Testo fornito:
··········

La tragica normalita' di Gaza Strip

Il check point di Abu Holi divide l'area di Gaza City da quella di Khan 
Younis. I soldati israeliani barricati nella torretta sparano in aria per 
avvertire quando e' aperto o chiuso. Martedi' scorso e' rimasto chiuso nove 
ore, praticamente tutto il giorno. La fila di macchine in attesa era lunga 
diversi chilometri. Le persone aspettavano buttate a terra, tra nuvole di 
polvere, in un'attesa di stanca rassegnazione. C'erano tanti studenti dei 
villaggi del sud che frequentano l'Universita' a Gaza City. Molti sono 
tornati indietro alla ricerca di un letto per la notte in citta'. Hanna mi 
racconta che questo succede ormai almeno due volte alla settimana.

Il check point di Abu Holi e' a protezione della Kussufim Road, la strada 
dei coloni che collega Israele agli insediamenti a Sud della Striscia. Il 
42% della Striscia e' sotto controllo israeliano, abitato da circa 6000 
coloni e 8000 militari. Nel restante 68% vivono 1.250.000 palestinesi 
stipati come topi. La Striscia da nord a sud e' lunga 43 km ed e' larga dai 
13 ai 15 km.

··········

Estratto dei dati:

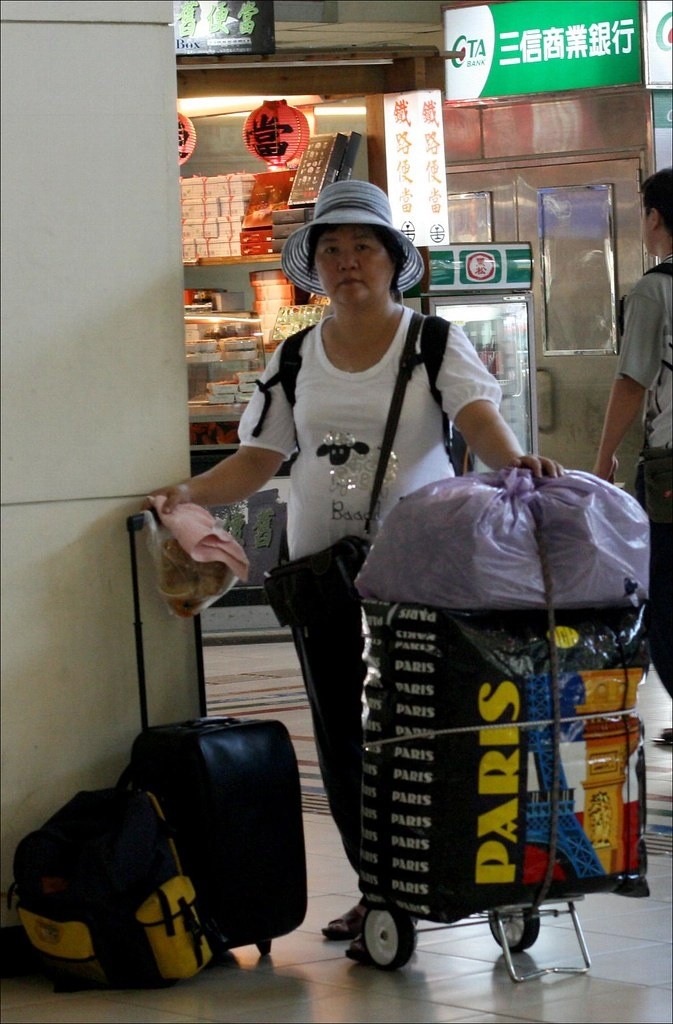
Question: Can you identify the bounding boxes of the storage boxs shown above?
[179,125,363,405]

··········

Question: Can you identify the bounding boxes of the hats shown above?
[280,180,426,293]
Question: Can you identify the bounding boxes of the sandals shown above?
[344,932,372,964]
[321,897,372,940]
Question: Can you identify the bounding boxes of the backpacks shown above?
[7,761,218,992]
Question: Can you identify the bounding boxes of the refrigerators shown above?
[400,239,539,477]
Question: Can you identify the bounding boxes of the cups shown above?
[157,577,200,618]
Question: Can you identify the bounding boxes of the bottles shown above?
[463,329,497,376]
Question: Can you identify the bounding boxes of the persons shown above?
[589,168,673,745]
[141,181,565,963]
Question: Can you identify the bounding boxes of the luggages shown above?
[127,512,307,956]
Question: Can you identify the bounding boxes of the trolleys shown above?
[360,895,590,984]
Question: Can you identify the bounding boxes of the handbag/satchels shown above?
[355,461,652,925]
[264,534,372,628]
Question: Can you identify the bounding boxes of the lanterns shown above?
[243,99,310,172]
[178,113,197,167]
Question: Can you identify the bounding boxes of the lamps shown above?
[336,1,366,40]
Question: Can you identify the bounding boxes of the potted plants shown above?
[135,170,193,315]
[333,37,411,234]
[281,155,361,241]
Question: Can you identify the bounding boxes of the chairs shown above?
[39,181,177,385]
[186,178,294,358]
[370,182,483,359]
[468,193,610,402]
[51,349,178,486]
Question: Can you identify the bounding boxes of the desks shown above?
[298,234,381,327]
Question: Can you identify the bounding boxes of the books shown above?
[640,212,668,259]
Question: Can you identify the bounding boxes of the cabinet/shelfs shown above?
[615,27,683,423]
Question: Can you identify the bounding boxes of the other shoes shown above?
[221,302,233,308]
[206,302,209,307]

··········

Consegna:
Secondo il testo fornito, a che cosa serve il check point di Abu Holi? Rispondi in una o due frasi.

Risposta scritta:
Il check point di Abu Holi serve a proteggere la Kussufim Road, la strada dei coloni che collega Israele agli insediamenti nel sud della Striscia.